Our model assumes that, when duplicated, some genes will impose a fitness cost to the cell, causing a reduction of its proliferation rate. However, the biological mechanisms that cause this cost are not described within the model, leaving room for several interpretations and further modeling efforts. One contribution to this cost is related to regulatory effects and could be associated with all the genes that are up-regulated together with a duplicated gene, as a result of both cisregulations or transregulations, and additionally, as discussed above, stoichiometric imbalances in protein interaction networks caused by dosage changes are found to play an important role (by regulatory as well as biophysical effects).

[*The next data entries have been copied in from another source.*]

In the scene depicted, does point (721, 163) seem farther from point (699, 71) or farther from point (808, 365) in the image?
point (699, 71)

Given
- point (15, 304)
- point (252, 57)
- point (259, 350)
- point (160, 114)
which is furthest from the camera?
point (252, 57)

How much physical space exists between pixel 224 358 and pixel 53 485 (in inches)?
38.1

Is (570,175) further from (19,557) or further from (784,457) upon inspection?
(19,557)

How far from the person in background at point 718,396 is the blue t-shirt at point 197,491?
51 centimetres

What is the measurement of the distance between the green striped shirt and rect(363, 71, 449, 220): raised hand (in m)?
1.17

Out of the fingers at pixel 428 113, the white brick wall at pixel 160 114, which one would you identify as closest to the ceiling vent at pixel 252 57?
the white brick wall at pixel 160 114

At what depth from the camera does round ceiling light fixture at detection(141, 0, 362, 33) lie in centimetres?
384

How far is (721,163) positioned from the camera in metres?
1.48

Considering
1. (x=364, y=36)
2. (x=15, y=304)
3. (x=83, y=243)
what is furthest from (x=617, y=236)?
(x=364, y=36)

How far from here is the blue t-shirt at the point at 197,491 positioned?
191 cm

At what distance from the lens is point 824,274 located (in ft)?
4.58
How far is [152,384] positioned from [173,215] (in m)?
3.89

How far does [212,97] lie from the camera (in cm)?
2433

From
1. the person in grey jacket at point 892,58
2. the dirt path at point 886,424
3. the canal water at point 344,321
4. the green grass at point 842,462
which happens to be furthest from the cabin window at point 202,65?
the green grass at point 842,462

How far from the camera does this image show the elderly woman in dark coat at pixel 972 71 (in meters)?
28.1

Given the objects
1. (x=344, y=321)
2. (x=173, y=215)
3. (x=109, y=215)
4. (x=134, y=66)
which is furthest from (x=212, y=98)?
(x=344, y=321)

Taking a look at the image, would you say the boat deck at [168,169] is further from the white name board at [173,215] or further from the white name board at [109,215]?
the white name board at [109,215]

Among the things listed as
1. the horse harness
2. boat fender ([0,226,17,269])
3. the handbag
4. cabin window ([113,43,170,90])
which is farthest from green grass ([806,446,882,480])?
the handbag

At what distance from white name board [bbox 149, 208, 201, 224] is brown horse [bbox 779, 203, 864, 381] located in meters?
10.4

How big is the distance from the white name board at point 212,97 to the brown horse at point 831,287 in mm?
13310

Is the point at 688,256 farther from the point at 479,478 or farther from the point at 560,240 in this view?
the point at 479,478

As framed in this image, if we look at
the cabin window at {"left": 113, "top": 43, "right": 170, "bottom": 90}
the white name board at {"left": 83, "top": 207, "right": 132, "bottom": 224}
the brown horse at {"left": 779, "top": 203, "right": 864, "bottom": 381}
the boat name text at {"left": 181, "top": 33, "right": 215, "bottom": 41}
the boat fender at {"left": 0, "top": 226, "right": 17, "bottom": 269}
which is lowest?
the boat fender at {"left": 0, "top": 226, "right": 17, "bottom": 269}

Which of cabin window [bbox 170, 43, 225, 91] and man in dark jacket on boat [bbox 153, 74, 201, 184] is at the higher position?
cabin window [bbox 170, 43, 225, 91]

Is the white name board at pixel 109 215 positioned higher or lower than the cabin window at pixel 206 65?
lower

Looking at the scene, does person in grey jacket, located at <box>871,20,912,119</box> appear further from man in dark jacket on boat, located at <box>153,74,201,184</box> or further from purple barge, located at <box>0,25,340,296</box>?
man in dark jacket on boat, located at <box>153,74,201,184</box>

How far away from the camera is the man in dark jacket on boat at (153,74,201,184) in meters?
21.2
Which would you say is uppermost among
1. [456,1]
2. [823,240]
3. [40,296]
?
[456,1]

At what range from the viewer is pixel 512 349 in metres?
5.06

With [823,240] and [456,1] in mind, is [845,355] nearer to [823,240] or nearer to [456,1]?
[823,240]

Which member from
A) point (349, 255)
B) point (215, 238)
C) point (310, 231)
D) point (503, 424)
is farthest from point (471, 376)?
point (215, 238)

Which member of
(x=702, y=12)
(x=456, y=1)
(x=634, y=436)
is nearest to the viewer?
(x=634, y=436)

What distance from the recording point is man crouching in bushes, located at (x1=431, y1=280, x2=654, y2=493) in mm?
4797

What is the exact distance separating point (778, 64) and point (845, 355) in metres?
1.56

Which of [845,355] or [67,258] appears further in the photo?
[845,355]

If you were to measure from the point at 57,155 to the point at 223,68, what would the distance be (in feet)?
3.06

For this contribution, the proportionality observed in Fig. 3 would suggest the number of genes affected to be proportional to the number of duplicated and costly genes (i.e., the number of genes that are duplicated and contribute to the cost), meaning that what matters for the main trend is the average number of interaction partners of each such gene.
The formulation of a minimal fitness-landscape model (Eq. 5) informed by data allows for the inference of chromosome-specific fitness effects. Such effects are related to the dosage increase of genes contained in specific duplicated chromosomes, offering a quantitative framework for the inference of fitness components of early aneuploids. In addition, we have shown that a simple description of the longer-term evolutionary dynamics of our model (Eqs. 1 and 3) in this landscape captures the relative abundance of aneuploidies observed in yeast population genomics data. Hence, this model can be used to investigate both the intrapopulation dynamics of aneuploidy individuals within an evolving population (Fig. 2) and the substitution dynamics at the interpopulation population level (Fig. 4).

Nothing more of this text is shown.